KAYSERİ (AA) – Eski CHP Genel Başkanı Kemal Kılıçdaroğlu, Kayseri'nin Pınarbaşı ilçesinde uğradığı silahlı saldırıda yaralanan Pınarbaşı Belediye Meclisi üyesi adayı CHP'li Şerafettin Bahadır'ı tedavi gördüğü Şehir Hastanesi'nde ziyaret etti.
Kayseri'ye gelişinde CHP Kayseri Milletvekili Aşkın Genç, İl Başkanı Feyzullah Keskin ve partililerce Kuzey Çevreyolu kent girişinde karşılanan Kılıçdaroğlu, daha sonra Kayseri Şehir Hastanesine geçti.
Başhekim Serhat Koyuncu'nun da bulunduğu ziyarette Kılıçdaroğlu, 21 Haziran'da Pınarbaşı ilçesi Büyükkömarmut Mahallesi'nde E.U. ve Ş.B. tarafından darbedildikten sonra silahla vurulan, yoğun bakımdaki tedavisinin ardından servise çıkarılan Bahadır'ı odasında ziyaret ederek, sağlık durumu hakkında bilgi aldı.
Kılıçdaroğlu, basına kapalı gerçekleşen ziyaretin ardından gazetecilere yaptığı açıklamada, siyaseti hep iyilikte yarışma alanı olarak gördüğünü, düşüncesinin hep böyle olduğunu ve buna da özen gösterdiğini söyledi.
Siyasette şiddetin olmaması gerektiğini vurgulayan Kılıçdaroğlu, "Bir belediye başkanımızın kazanmasını, arkasından sevinç gösterilerini olağan karşılamak lazım. Ama şiddet olması, hatta insanın ölümüne yol açacak dozda bir şiddeti asla ve asla kabul etmek mümkün değildir. Şerafettin Bey'i ziyaret ettim. Sağ olsun doktorlar ve bütün ekipleri gereken özeni göstermişler, iyi durumda, biraz daha yatacak. İyi durumda olması bizim en büyük tesellimiz. Hayatını kaybetseydi bu gerçekten de büyük bir dram olacaktı. Akıl tutulması gibi bir şey, bir insana şiddet uygulamak, onun ölümüne yol açacak dozda şiddeti büyütmek asla ve asla doğru değil. Hepinizin huzurunda hastanenin başhekimine, çalışanlarına hepsine yürekten teşekkür ediyorum." dedi.
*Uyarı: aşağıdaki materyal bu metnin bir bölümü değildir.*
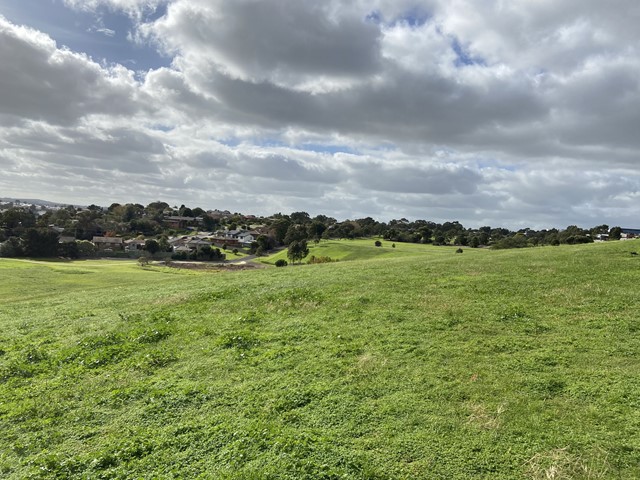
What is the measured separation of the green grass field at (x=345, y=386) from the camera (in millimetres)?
6477

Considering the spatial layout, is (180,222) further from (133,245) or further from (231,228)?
(133,245)

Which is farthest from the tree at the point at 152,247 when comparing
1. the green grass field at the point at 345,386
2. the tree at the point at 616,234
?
the tree at the point at 616,234

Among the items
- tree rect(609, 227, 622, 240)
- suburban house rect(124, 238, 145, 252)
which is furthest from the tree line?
suburban house rect(124, 238, 145, 252)

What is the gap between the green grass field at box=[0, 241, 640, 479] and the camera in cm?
648

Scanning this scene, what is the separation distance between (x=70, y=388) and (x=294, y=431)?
649 centimetres

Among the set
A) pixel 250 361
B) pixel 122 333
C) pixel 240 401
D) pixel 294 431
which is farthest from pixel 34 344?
A: pixel 294 431

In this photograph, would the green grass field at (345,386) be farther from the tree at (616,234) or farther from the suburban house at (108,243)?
the suburban house at (108,243)

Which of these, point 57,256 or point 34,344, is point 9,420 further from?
point 57,256

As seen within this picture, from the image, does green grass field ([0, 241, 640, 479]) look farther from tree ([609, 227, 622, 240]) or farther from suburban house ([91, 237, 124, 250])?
suburban house ([91, 237, 124, 250])

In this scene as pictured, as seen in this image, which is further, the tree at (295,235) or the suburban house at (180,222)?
the suburban house at (180,222)

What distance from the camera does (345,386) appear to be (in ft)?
28.6

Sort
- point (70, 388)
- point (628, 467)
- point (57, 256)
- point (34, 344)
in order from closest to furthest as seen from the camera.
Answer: point (628, 467) → point (70, 388) → point (34, 344) → point (57, 256)

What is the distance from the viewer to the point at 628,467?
5789mm

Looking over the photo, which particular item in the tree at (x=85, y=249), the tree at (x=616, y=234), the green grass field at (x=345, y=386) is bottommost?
the tree at (x=85, y=249)
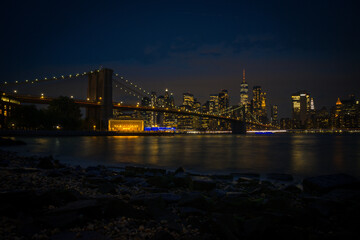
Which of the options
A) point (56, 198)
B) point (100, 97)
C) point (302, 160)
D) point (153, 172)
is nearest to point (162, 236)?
point (56, 198)

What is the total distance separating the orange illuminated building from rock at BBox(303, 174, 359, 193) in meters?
57.9

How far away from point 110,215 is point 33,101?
2093 inches

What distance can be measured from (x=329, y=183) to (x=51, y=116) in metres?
50.7

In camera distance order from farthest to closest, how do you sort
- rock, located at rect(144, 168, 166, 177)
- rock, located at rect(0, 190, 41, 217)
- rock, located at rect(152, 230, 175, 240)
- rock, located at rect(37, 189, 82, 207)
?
rock, located at rect(144, 168, 166, 177) < rock, located at rect(37, 189, 82, 207) < rock, located at rect(0, 190, 41, 217) < rock, located at rect(152, 230, 175, 240)

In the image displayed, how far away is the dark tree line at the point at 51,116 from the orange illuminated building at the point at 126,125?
10013 millimetres

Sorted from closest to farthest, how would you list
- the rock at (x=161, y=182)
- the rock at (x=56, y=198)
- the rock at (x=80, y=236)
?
the rock at (x=80, y=236), the rock at (x=56, y=198), the rock at (x=161, y=182)

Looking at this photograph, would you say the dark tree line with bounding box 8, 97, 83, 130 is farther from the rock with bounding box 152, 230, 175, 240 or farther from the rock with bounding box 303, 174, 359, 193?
the rock with bounding box 152, 230, 175, 240

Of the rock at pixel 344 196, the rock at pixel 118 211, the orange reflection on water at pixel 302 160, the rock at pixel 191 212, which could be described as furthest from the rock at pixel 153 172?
the orange reflection on water at pixel 302 160

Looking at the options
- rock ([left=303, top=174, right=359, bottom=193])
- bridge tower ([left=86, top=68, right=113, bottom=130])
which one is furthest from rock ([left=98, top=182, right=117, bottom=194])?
bridge tower ([left=86, top=68, right=113, bottom=130])

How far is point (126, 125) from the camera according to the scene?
67.5 meters

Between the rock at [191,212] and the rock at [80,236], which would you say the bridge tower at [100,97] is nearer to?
the rock at [191,212]

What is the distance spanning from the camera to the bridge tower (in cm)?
5225

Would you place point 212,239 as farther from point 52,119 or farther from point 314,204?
point 52,119

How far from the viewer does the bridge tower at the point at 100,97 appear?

Kılıçdaroğlu, bir gazetecinin, Sosyal Demokrat Halkçı Parti'yi desteklediği yönündeki iddiaları sorması üzerine, bunların asparagas haberler olduğunu ifade etti.
Kayseri'de Suriye uyruklu küçük yaştaki çocuğa Suriyeli bir kişinin cinsel istismarda bulunduğu iddiası sonrası çıkan olaylar hatırlatılan Kılıçdaroğlu, şunları kaydetti:
"Suriyelilerin Türkiye'ye yoğun olarak gelmesi en çok beni rahatsız etmiştir. Genel başkanlık yaptığım dönemde de bütün Suriyeli kardeşlerimizi iki yıl içinde kendi ülkelerine göndereceğime dair söz verdim. Ama Suriyelileri kendi ülkelerine gönderirken Türkiye'nin saygınlığını, insan onurunu koruyarak onları göndereceğimizi söylemiştim. Burada iç çatışmalara yol açılması, Suriyelilere karşı şiddet uygulanması Türkiye'nin itibarına, saygınlığına darbe vurur. Bu açıdan bunları doğru bulmuyorum. Tam tersine hükümetin bu konuda izleyeceği tutarlı politikalarla Suriyelileri kendi ülkelerine göndermesi en büyük arzumuz."